Friday, November 09, 2007

Filtering Stupidity on the Internet

The StupidFilter project aims to create an open-source Bayesian filter to "detect rampant stupidity in written English." This filter could be used on internet comment boards to eliminate comments that have little or no meaningful content. For examples of the sort of thing they're looking to eliminate, you can view a random entries from their stupidity database, collected from comments on YouTube.

A few questions and answers from their FAQ:
Isn't filtering stupidity elitist?

Yes. Yes, it is. That's sort of the whole point.

So what do you plan to filter?

The idea is that the most egregiously stupid comments will also be the easiest to detect while remaining ignorant of context; comments with too much or too little capitalization, too many text-message abbreviations, excessive use of "LOL," exclamation points, and so on.

Won't people just try to defeat the filter, the way spammers try to get around spam filtering?

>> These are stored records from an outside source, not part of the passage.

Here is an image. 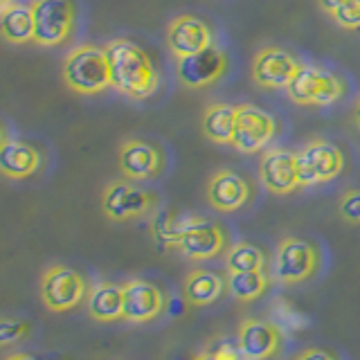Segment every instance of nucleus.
<instances>
[{
    "instance_id": "obj_1",
    "label": "nucleus",
    "mask_w": 360,
    "mask_h": 360,
    "mask_svg": "<svg viewBox=\"0 0 360 360\" xmlns=\"http://www.w3.org/2000/svg\"><path fill=\"white\" fill-rule=\"evenodd\" d=\"M153 234L158 243L174 248L176 252L191 259V262H210L225 252L228 234L221 223L205 217H172L160 214L153 223Z\"/></svg>"
},
{
    "instance_id": "obj_2",
    "label": "nucleus",
    "mask_w": 360,
    "mask_h": 360,
    "mask_svg": "<svg viewBox=\"0 0 360 360\" xmlns=\"http://www.w3.org/2000/svg\"><path fill=\"white\" fill-rule=\"evenodd\" d=\"M106 59L110 70V86L129 99H149L160 79L158 70L138 43L129 39H112L106 45Z\"/></svg>"
},
{
    "instance_id": "obj_3",
    "label": "nucleus",
    "mask_w": 360,
    "mask_h": 360,
    "mask_svg": "<svg viewBox=\"0 0 360 360\" xmlns=\"http://www.w3.org/2000/svg\"><path fill=\"white\" fill-rule=\"evenodd\" d=\"M63 82L77 95H99L110 86L106 50L97 45H77L63 59Z\"/></svg>"
},
{
    "instance_id": "obj_4",
    "label": "nucleus",
    "mask_w": 360,
    "mask_h": 360,
    "mask_svg": "<svg viewBox=\"0 0 360 360\" xmlns=\"http://www.w3.org/2000/svg\"><path fill=\"white\" fill-rule=\"evenodd\" d=\"M41 300L50 313H68L88 300V281L79 270L54 264L43 270L39 281Z\"/></svg>"
},
{
    "instance_id": "obj_5",
    "label": "nucleus",
    "mask_w": 360,
    "mask_h": 360,
    "mask_svg": "<svg viewBox=\"0 0 360 360\" xmlns=\"http://www.w3.org/2000/svg\"><path fill=\"white\" fill-rule=\"evenodd\" d=\"M320 266V252L311 241L300 236H284L273 255V277L279 284H302L315 275Z\"/></svg>"
},
{
    "instance_id": "obj_6",
    "label": "nucleus",
    "mask_w": 360,
    "mask_h": 360,
    "mask_svg": "<svg viewBox=\"0 0 360 360\" xmlns=\"http://www.w3.org/2000/svg\"><path fill=\"white\" fill-rule=\"evenodd\" d=\"M158 205V196L146 191L133 180H110L101 191V212L112 223H124L133 219L149 217Z\"/></svg>"
},
{
    "instance_id": "obj_7",
    "label": "nucleus",
    "mask_w": 360,
    "mask_h": 360,
    "mask_svg": "<svg viewBox=\"0 0 360 360\" xmlns=\"http://www.w3.org/2000/svg\"><path fill=\"white\" fill-rule=\"evenodd\" d=\"M34 43L41 48H56L68 41L75 30L77 9L72 0H32Z\"/></svg>"
},
{
    "instance_id": "obj_8",
    "label": "nucleus",
    "mask_w": 360,
    "mask_h": 360,
    "mask_svg": "<svg viewBox=\"0 0 360 360\" xmlns=\"http://www.w3.org/2000/svg\"><path fill=\"white\" fill-rule=\"evenodd\" d=\"M290 101L300 106H331L345 95V84L320 65H300L286 88Z\"/></svg>"
},
{
    "instance_id": "obj_9",
    "label": "nucleus",
    "mask_w": 360,
    "mask_h": 360,
    "mask_svg": "<svg viewBox=\"0 0 360 360\" xmlns=\"http://www.w3.org/2000/svg\"><path fill=\"white\" fill-rule=\"evenodd\" d=\"M302 187H318L331 183L345 169V155L338 146L324 138H311L297 151Z\"/></svg>"
},
{
    "instance_id": "obj_10",
    "label": "nucleus",
    "mask_w": 360,
    "mask_h": 360,
    "mask_svg": "<svg viewBox=\"0 0 360 360\" xmlns=\"http://www.w3.org/2000/svg\"><path fill=\"white\" fill-rule=\"evenodd\" d=\"M277 135V122L268 110L255 104H239L236 131L232 146L239 153H259L266 151Z\"/></svg>"
},
{
    "instance_id": "obj_11",
    "label": "nucleus",
    "mask_w": 360,
    "mask_h": 360,
    "mask_svg": "<svg viewBox=\"0 0 360 360\" xmlns=\"http://www.w3.org/2000/svg\"><path fill=\"white\" fill-rule=\"evenodd\" d=\"M259 180L275 196H286L300 189L302 183H300L297 151L281 149V146L266 149L262 160H259Z\"/></svg>"
},
{
    "instance_id": "obj_12",
    "label": "nucleus",
    "mask_w": 360,
    "mask_h": 360,
    "mask_svg": "<svg viewBox=\"0 0 360 360\" xmlns=\"http://www.w3.org/2000/svg\"><path fill=\"white\" fill-rule=\"evenodd\" d=\"M297 59L288 50L277 45H266L252 56V82L266 90H286L300 70Z\"/></svg>"
},
{
    "instance_id": "obj_13",
    "label": "nucleus",
    "mask_w": 360,
    "mask_h": 360,
    "mask_svg": "<svg viewBox=\"0 0 360 360\" xmlns=\"http://www.w3.org/2000/svg\"><path fill=\"white\" fill-rule=\"evenodd\" d=\"M124 295V320L131 324H144L160 318L167 309L165 292L151 281L133 277L122 284Z\"/></svg>"
},
{
    "instance_id": "obj_14",
    "label": "nucleus",
    "mask_w": 360,
    "mask_h": 360,
    "mask_svg": "<svg viewBox=\"0 0 360 360\" xmlns=\"http://www.w3.org/2000/svg\"><path fill=\"white\" fill-rule=\"evenodd\" d=\"M225 70H228V54L219 45H212V48L198 54L178 59L176 65V75L180 79V84L191 90L205 88L214 82H219L225 75Z\"/></svg>"
},
{
    "instance_id": "obj_15",
    "label": "nucleus",
    "mask_w": 360,
    "mask_h": 360,
    "mask_svg": "<svg viewBox=\"0 0 360 360\" xmlns=\"http://www.w3.org/2000/svg\"><path fill=\"white\" fill-rule=\"evenodd\" d=\"M236 349L245 360H270L281 349V331L270 320L248 318L236 331Z\"/></svg>"
},
{
    "instance_id": "obj_16",
    "label": "nucleus",
    "mask_w": 360,
    "mask_h": 360,
    "mask_svg": "<svg viewBox=\"0 0 360 360\" xmlns=\"http://www.w3.org/2000/svg\"><path fill=\"white\" fill-rule=\"evenodd\" d=\"M167 45L176 59L198 54L214 45V32L198 16L183 14L176 16L167 27Z\"/></svg>"
},
{
    "instance_id": "obj_17",
    "label": "nucleus",
    "mask_w": 360,
    "mask_h": 360,
    "mask_svg": "<svg viewBox=\"0 0 360 360\" xmlns=\"http://www.w3.org/2000/svg\"><path fill=\"white\" fill-rule=\"evenodd\" d=\"M117 167L120 174L127 180L144 183V180H151L162 172V153L158 151V146L149 142L129 138L120 146Z\"/></svg>"
},
{
    "instance_id": "obj_18",
    "label": "nucleus",
    "mask_w": 360,
    "mask_h": 360,
    "mask_svg": "<svg viewBox=\"0 0 360 360\" xmlns=\"http://www.w3.org/2000/svg\"><path fill=\"white\" fill-rule=\"evenodd\" d=\"M207 202L217 210V212H236L245 207L250 202L252 189L248 185V180L232 172V169H219L217 174H212L207 180V189H205Z\"/></svg>"
},
{
    "instance_id": "obj_19",
    "label": "nucleus",
    "mask_w": 360,
    "mask_h": 360,
    "mask_svg": "<svg viewBox=\"0 0 360 360\" xmlns=\"http://www.w3.org/2000/svg\"><path fill=\"white\" fill-rule=\"evenodd\" d=\"M39 169L41 153L37 146L3 133V142H0V172L3 176L9 180H25L37 174Z\"/></svg>"
},
{
    "instance_id": "obj_20",
    "label": "nucleus",
    "mask_w": 360,
    "mask_h": 360,
    "mask_svg": "<svg viewBox=\"0 0 360 360\" xmlns=\"http://www.w3.org/2000/svg\"><path fill=\"white\" fill-rule=\"evenodd\" d=\"M225 290H228L225 277L210 268H194L183 279V295L191 307H210L223 297Z\"/></svg>"
},
{
    "instance_id": "obj_21",
    "label": "nucleus",
    "mask_w": 360,
    "mask_h": 360,
    "mask_svg": "<svg viewBox=\"0 0 360 360\" xmlns=\"http://www.w3.org/2000/svg\"><path fill=\"white\" fill-rule=\"evenodd\" d=\"M88 315L95 322L108 324L124 320V295L122 286L110 281H97L88 292Z\"/></svg>"
},
{
    "instance_id": "obj_22",
    "label": "nucleus",
    "mask_w": 360,
    "mask_h": 360,
    "mask_svg": "<svg viewBox=\"0 0 360 360\" xmlns=\"http://www.w3.org/2000/svg\"><path fill=\"white\" fill-rule=\"evenodd\" d=\"M236 117H239V106L223 104V101L210 104L205 110H202V117H200L202 135L214 144H230L232 146L234 131H236Z\"/></svg>"
},
{
    "instance_id": "obj_23",
    "label": "nucleus",
    "mask_w": 360,
    "mask_h": 360,
    "mask_svg": "<svg viewBox=\"0 0 360 360\" xmlns=\"http://www.w3.org/2000/svg\"><path fill=\"white\" fill-rule=\"evenodd\" d=\"M0 32L11 45H25L34 41V18L30 5H11L0 9Z\"/></svg>"
},
{
    "instance_id": "obj_24",
    "label": "nucleus",
    "mask_w": 360,
    "mask_h": 360,
    "mask_svg": "<svg viewBox=\"0 0 360 360\" xmlns=\"http://www.w3.org/2000/svg\"><path fill=\"white\" fill-rule=\"evenodd\" d=\"M225 281H228V292L234 300L252 302L266 292L270 277L266 270H252V273H232V270H228Z\"/></svg>"
},
{
    "instance_id": "obj_25",
    "label": "nucleus",
    "mask_w": 360,
    "mask_h": 360,
    "mask_svg": "<svg viewBox=\"0 0 360 360\" xmlns=\"http://www.w3.org/2000/svg\"><path fill=\"white\" fill-rule=\"evenodd\" d=\"M225 266L232 273H252V270H266V252L250 241H236L225 250Z\"/></svg>"
},
{
    "instance_id": "obj_26",
    "label": "nucleus",
    "mask_w": 360,
    "mask_h": 360,
    "mask_svg": "<svg viewBox=\"0 0 360 360\" xmlns=\"http://www.w3.org/2000/svg\"><path fill=\"white\" fill-rule=\"evenodd\" d=\"M331 18L342 30H360V0H345L331 14Z\"/></svg>"
},
{
    "instance_id": "obj_27",
    "label": "nucleus",
    "mask_w": 360,
    "mask_h": 360,
    "mask_svg": "<svg viewBox=\"0 0 360 360\" xmlns=\"http://www.w3.org/2000/svg\"><path fill=\"white\" fill-rule=\"evenodd\" d=\"M32 331L30 322H22V320H11V318H5L3 324H0V345L3 347H11L20 342L22 338H27Z\"/></svg>"
},
{
    "instance_id": "obj_28",
    "label": "nucleus",
    "mask_w": 360,
    "mask_h": 360,
    "mask_svg": "<svg viewBox=\"0 0 360 360\" xmlns=\"http://www.w3.org/2000/svg\"><path fill=\"white\" fill-rule=\"evenodd\" d=\"M338 210L347 223L360 225V189H347L338 202Z\"/></svg>"
},
{
    "instance_id": "obj_29",
    "label": "nucleus",
    "mask_w": 360,
    "mask_h": 360,
    "mask_svg": "<svg viewBox=\"0 0 360 360\" xmlns=\"http://www.w3.org/2000/svg\"><path fill=\"white\" fill-rule=\"evenodd\" d=\"M239 349L228 340H219L210 347H205L194 360H239Z\"/></svg>"
},
{
    "instance_id": "obj_30",
    "label": "nucleus",
    "mask_w": 360,
    "mask_h": 360,
    "mask_svg": "<svg viewBox=\"0 0 360 360\" xmlns=\"http://www.w3.org/2000/svg\"><path fill=\"white\" fill-rule=\"evenodd\" d=\"M292 360H338L329 349H322V347H307L292 358Z\"/></svg>"
},
{
    "instance_id": "obj_31",
    "label": "nucleus",
    "mask_w": 360,
    "mask_h": 360,
    "mask_svg": "<svg viewBox=\"0 0 360 360\" xmlns=\"http://www.w3.org/2000/svg\"><path fill=\"white\" fill-rule=\"evenodd\" d=\"M345 3V0H318V5L322 7V11H324V14H333V11L338 9V7H340Z\"/></svg>"
},
{
    "instance_id": "obj_32",
    "label": "nucleus",
    "mask_w": 360,
    "mask_h": 360,
    "mask_svg": "<svg viewBox=\"0 0 360 360\" xmlns=\"http://www.w3.org/2000/svg\"><path fill=\"white\" fill-rule=\"evenodd\" d=\"M3 360H39V358H34L30 354H7Z\"/></svg>"
},
{
    "instance_id": "obj_33",
    "label": "nucleus",
    "mask_w": 360,
    "mask_h": 360,
    "mask_svg": "<svg viewBox=\"0 0 360 360\" xmlns=\"http://www.w3.org/2000/svg\"><path fill=\"white\" fill-rule=\"evenodd\" d=\"M354 122H356V127L360 129V95H358L356 106H354Z\"/></svg>"
},
{
    "instance_id": "obj_34",
    "label": "nucleus",
    "mask_w": 360,
    "mask_h": 360,
    "mask_svg": "<svg viewBox=\"0 0 360 360\" xmlns=\"http://www.w3.org/2000/svg\"><path fill=\"white\" fill-rule=\"evenodd\" d=\"M18 0H0V9H5V7H11V5H16Z\"/></svg>"
}]
</instances>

We certainly hope they will -- that implies they're no longer generating text statistically likely to be stupid. It's true that an obvious attack on the StupidFilter would be to salt a short, stupid comment with a long excerpt copy-pasted from, say, Project Gutenberg, but we think it's reasonable to count on the laziness of the stupidest commenters not to do this.

Aren't you just trying to eliminate comments and discourse that you consider to be stupid?

As much as that might be nice, no. The StupidFilter does not understand, in a meaningful sense, the text that it parses, and our graders select comments that are formally stupid -- that is, their diction, not their content, marks them as stupid. It is not our intent to eliminate debate or disagreement, but rather to programmatically enforce a certain quality of expression. Put another way: The StupidFilter will cheerfully approve an eloquent, properly-capitalized defense of mandatory, state-subsidized rocket-launcher ownership for all schoolchildren.